_Work to be completed_: Change "black sand beach" to "volcanic sand beach" in the lines from the one containing "Surveying pixel 570" through the end of the records, and give only those lines, with nothing else altered.

--- begin Available records ---

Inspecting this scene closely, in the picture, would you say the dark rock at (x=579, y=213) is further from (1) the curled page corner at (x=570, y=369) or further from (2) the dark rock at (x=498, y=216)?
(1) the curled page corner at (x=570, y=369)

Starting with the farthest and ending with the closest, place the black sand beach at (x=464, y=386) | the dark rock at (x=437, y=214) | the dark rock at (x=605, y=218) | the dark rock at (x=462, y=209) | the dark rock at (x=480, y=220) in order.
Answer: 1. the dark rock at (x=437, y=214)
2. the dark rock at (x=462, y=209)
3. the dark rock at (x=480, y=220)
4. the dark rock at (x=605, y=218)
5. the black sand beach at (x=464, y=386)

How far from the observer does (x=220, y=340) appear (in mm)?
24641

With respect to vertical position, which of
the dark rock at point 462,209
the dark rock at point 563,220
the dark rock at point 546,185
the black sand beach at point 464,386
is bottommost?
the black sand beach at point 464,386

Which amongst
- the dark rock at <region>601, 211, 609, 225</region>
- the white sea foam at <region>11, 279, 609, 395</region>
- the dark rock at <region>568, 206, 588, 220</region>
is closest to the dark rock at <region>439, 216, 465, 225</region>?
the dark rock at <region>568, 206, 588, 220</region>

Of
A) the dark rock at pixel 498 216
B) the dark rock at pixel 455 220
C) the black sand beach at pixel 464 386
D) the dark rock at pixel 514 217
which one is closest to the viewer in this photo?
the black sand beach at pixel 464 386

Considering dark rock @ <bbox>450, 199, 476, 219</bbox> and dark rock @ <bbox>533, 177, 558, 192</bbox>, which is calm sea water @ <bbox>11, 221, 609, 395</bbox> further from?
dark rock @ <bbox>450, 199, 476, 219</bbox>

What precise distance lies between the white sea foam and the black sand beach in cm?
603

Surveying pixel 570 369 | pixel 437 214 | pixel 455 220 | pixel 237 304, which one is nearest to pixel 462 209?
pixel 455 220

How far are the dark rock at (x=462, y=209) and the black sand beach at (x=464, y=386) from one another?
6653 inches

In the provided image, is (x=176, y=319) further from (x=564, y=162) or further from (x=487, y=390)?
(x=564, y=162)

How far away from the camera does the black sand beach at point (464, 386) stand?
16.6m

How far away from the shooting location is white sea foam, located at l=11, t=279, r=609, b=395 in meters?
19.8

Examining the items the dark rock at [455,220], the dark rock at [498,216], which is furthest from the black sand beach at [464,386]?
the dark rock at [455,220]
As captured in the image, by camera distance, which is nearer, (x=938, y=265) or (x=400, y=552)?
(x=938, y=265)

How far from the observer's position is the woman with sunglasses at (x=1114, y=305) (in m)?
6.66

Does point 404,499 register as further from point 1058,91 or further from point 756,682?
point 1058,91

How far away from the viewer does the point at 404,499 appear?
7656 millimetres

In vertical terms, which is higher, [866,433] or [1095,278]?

--- end Available records ---

_Final answer_:
Surveying pixel 570 369 | pixel 437 214 | pixel 455 220 | pixel 237 304, which one is nearest to pixel 462 209?
pixel 455 220

How far are the dark rock at (x=462, y=209) and the volcanic sand beach at (x=464, y=386) from one another?
6653 inches

In the provided image, is (x=176, y=319) further from (x=564, y=162) or further from (x=487, y=390)?
(x=564, y=162)

How far away from the camera does the volcanic sand beach at point (464, 386) stand?
16.6m

How far away from the shooting location is white sea foam, located at l=11, t=279, r=609, b=395 in meters?
19.8

Examining the items the dark rock at [455,220], the dark rock at [498,216], which is furthest from the volcanic sand beach at [464,386]?
the dark rock at [455,220]
As captured in the image, by camera distance, which is nearer, (x=938, y=265) or (x=400, y=552)?
(x=938, y=265)

How far from the observer's position is the woman with sunglasses at (x=1114, y=305) (in m)?
6.66

Does point 404,499 register as further from point 1058,91 or further from point 756,682?
point 1058,91

How far away from the viewer does the point at 404,499 appear?
7656 millimetres

In vertical terms, which is higher, [866,433] or [1095,278]?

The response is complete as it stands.